Home Archaeology Inka Road Symposium 12 – Day 1 Closing Remarks

Inka Road Symposium 12 – Day 1 Closing Remarks

by INTIDOMAIN


This special symposium celebrates the opening of the National Museum of the American Indian’s landmark exhibition, The Great Inka Road: Engineering an Empire, with a fascinating look at the material, political, economic, and religious structures that integrated more than one hundred Native nations and millions of people in the powerful Andean Empire known as the Tawantinsuyu. In this segment, Danielle Kurin, University of California, Santa Barbara, provides some closing remarks.

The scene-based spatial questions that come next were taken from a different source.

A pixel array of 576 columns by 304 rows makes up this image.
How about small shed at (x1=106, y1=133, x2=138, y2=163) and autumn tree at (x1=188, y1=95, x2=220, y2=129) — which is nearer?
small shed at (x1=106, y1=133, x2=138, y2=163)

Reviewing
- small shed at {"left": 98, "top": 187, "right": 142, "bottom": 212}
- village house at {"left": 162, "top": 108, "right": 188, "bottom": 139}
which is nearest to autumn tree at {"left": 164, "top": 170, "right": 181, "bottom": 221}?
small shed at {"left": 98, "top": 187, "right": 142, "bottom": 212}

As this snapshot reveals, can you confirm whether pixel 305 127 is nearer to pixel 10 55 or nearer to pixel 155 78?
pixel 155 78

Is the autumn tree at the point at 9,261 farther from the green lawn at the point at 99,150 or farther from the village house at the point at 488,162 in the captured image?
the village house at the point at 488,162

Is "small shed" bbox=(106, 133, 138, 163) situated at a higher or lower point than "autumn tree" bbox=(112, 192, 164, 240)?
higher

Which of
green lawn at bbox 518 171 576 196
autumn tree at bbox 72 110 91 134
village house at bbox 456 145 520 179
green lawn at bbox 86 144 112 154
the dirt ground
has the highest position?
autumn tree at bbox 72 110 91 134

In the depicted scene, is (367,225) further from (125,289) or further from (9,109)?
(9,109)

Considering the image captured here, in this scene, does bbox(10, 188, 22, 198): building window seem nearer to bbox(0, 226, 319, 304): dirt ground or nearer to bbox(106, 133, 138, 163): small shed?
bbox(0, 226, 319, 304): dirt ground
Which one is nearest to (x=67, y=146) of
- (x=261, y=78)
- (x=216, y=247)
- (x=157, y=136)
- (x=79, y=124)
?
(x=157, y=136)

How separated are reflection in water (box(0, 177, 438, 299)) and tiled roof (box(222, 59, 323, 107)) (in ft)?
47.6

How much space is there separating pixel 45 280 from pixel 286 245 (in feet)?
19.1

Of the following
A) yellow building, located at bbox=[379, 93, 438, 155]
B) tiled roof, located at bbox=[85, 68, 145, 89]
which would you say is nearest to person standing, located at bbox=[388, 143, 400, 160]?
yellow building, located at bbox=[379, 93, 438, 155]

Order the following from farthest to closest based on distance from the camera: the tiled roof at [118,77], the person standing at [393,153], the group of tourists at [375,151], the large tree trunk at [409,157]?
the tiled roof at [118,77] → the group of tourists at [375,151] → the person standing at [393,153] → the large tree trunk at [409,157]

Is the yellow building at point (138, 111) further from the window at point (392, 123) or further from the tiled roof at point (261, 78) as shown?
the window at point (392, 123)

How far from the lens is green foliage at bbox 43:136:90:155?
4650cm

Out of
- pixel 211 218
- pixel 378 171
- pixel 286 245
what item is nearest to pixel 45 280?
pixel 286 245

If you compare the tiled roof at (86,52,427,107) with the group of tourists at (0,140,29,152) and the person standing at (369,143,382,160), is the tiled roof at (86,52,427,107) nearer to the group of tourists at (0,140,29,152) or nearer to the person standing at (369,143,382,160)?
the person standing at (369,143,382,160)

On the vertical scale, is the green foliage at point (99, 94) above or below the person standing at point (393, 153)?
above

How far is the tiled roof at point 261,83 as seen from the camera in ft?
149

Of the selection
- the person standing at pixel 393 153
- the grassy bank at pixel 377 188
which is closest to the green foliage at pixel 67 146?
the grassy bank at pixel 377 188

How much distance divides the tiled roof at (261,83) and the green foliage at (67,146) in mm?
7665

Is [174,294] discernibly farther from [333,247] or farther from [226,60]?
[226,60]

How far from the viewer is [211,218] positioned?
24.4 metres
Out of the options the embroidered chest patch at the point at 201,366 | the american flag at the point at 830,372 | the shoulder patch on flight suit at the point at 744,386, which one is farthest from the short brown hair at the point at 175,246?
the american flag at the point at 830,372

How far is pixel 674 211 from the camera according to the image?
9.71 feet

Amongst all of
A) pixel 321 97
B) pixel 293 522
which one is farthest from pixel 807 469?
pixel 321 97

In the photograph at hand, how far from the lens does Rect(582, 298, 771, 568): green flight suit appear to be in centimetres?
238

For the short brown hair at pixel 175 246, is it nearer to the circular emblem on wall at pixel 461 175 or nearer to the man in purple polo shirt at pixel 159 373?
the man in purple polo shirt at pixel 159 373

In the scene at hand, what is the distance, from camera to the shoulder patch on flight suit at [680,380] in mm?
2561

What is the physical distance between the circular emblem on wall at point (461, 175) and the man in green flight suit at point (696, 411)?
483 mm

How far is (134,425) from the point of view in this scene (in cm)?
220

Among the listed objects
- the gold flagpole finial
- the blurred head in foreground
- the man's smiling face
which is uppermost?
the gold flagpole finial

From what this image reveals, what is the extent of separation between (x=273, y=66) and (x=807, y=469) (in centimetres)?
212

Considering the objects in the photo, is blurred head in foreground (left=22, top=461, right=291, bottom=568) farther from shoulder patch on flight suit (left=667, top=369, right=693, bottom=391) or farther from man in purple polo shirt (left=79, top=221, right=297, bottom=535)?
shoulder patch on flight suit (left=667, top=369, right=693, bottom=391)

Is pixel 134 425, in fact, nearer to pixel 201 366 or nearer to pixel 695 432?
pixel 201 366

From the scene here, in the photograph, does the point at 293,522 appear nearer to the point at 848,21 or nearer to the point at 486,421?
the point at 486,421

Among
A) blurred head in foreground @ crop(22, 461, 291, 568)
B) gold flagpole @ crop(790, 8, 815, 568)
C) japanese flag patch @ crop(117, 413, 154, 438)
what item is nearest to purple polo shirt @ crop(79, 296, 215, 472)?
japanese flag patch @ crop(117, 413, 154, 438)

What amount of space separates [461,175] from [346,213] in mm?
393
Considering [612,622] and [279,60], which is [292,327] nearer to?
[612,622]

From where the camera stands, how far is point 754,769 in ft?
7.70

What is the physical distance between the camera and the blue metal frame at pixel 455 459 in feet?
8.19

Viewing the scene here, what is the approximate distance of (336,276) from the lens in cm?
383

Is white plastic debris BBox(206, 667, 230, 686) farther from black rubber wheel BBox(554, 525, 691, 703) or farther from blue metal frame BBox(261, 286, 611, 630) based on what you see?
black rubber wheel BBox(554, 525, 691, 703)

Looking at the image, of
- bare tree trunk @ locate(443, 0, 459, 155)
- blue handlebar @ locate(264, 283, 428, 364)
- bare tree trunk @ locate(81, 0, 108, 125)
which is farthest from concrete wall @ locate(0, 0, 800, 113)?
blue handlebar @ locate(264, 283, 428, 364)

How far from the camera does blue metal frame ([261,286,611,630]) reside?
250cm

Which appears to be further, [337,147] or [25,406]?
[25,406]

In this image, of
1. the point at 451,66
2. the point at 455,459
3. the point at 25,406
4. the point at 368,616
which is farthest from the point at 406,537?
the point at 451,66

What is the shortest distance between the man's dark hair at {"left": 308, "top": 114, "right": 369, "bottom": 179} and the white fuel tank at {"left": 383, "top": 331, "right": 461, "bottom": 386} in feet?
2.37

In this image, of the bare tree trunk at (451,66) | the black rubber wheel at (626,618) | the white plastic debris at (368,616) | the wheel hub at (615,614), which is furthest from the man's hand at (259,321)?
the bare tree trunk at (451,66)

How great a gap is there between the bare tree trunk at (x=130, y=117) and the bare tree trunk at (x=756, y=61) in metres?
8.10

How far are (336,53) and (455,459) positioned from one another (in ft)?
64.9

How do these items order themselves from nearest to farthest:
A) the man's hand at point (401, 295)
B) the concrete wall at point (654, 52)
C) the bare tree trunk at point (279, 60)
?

Danielle Kurin is assistant professor at the University of California, Santa Barbara, and Director of the PL Walker Bioarchaeology and Biogeochemistry Laboratory. She is an anthropological bioarchaeologist who investigates how natural disasters impact human bodies and populations over time. She directs an international field research program in the south-central highland region of Andahuaylas, Perú. While her recent articles and books have focused on issues of inequality, health, violence, migration, and ethnic identity in the pre-Columbian Andes, she also consults in contemporary forensic cases in both the United States and in South America. Dr. Kurin is the Founding Director of the Andahuaylas Museum and Lab; she designed and taught curricula for at provincial universities for several years, and has produced dozens of conferences, workshops, exhibits, and publications specifically geared towards indigenous communities—a means by which Andeans can connect to their heritage and also learn methods of critical inquiry.

The symposium was recorded at the Rasmuson Theater of the National Museum of the American Indian on June 25-26, 2015.